**About this exercise**
Take the material below and extract the lines from the one with "Purple Embroidered Cotton" through the one with "INVENTO 2400 Nm", word for word, without pictures.

**Data for this exercise**

--

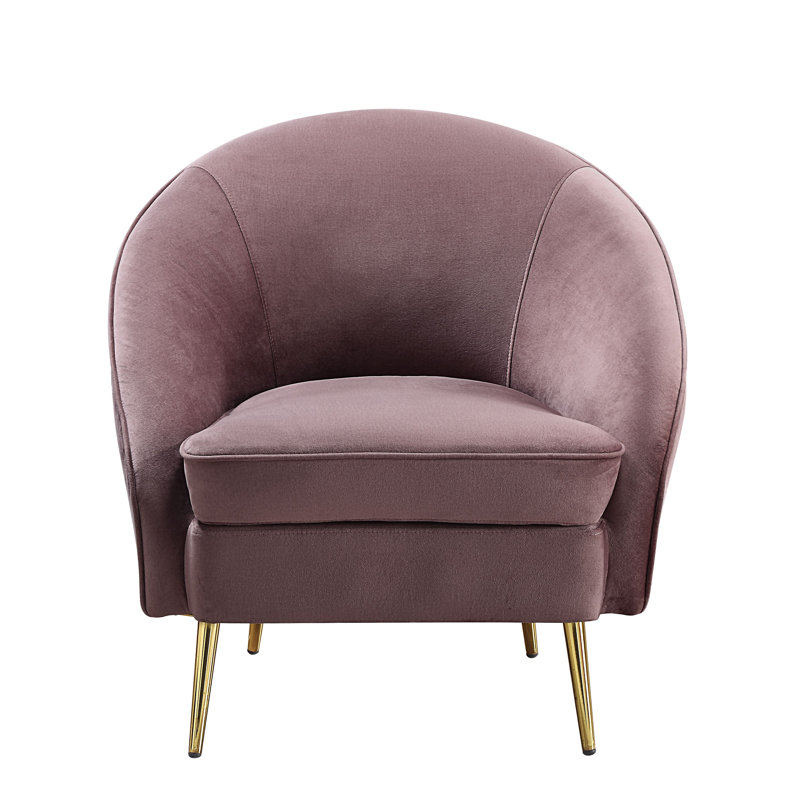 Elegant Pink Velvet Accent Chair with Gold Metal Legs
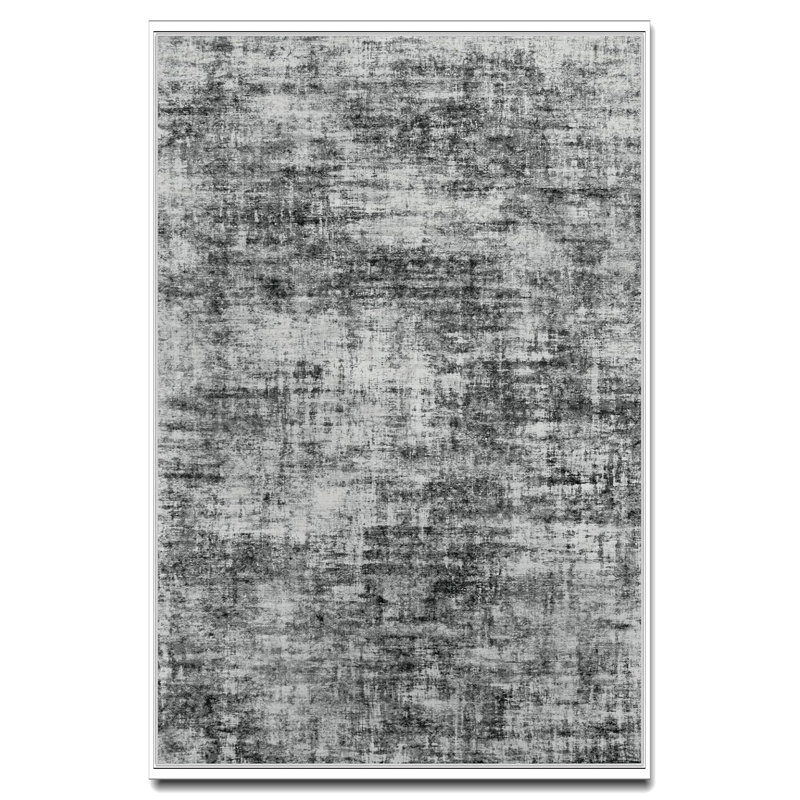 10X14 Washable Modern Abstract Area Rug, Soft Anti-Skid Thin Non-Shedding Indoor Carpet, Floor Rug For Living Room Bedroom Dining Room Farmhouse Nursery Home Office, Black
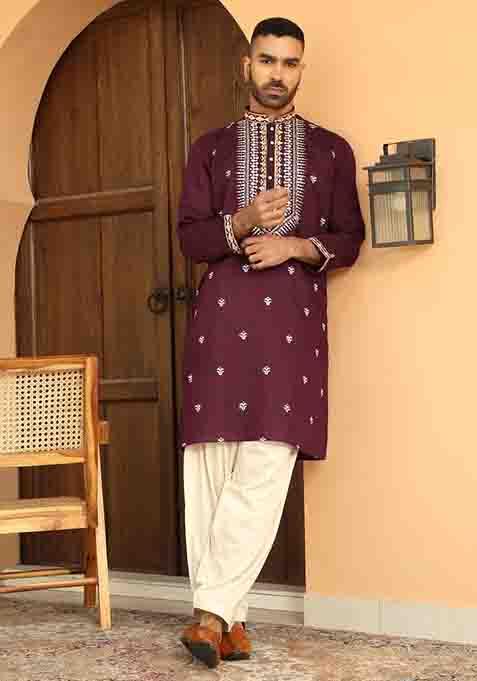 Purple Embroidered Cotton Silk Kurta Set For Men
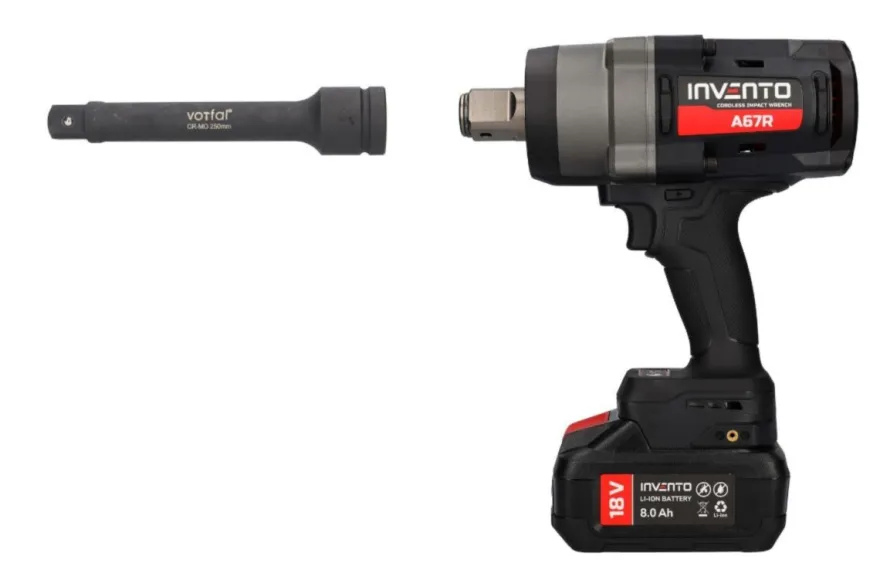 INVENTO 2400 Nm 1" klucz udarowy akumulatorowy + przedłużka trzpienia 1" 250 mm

--

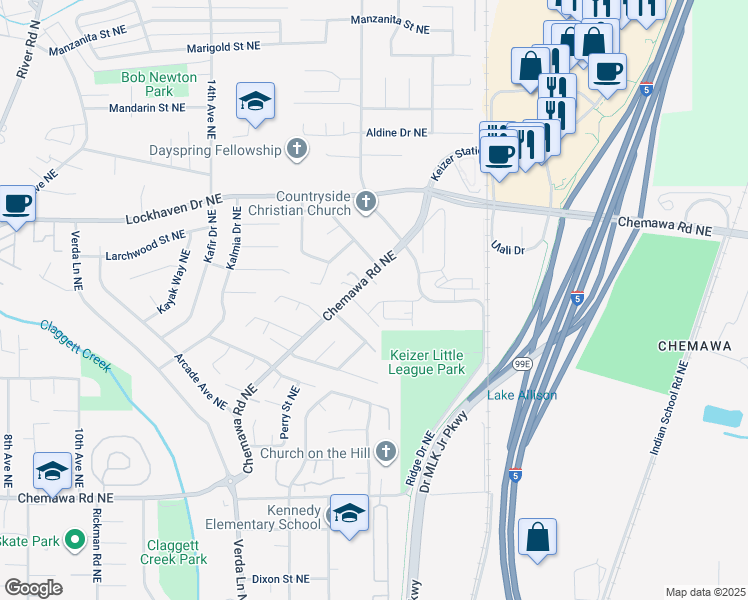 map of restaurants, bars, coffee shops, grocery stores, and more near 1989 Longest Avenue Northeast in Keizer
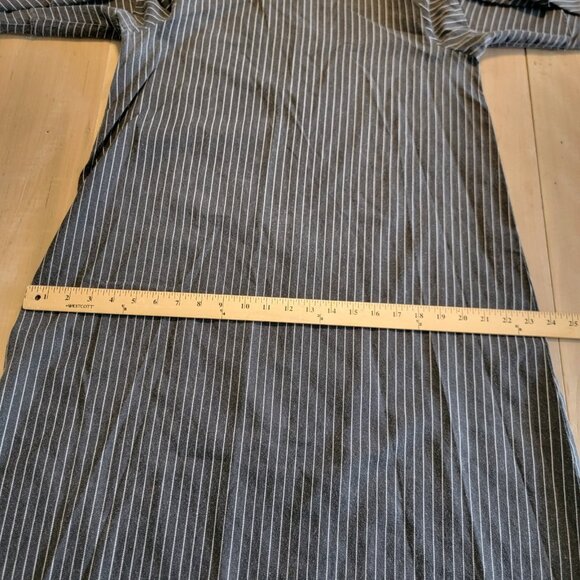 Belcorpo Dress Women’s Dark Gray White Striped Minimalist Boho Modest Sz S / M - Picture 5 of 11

--

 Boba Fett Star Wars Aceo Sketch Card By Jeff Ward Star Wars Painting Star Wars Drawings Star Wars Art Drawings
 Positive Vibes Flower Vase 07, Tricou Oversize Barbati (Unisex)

--

**Task solution**
 Purple Embroidered Cotton Silk Kurta Set For Men
 INVENTO 2400 Nm 1" klucz udarowy akumulatorowy + przedłużka trzpienia 1" 250 mm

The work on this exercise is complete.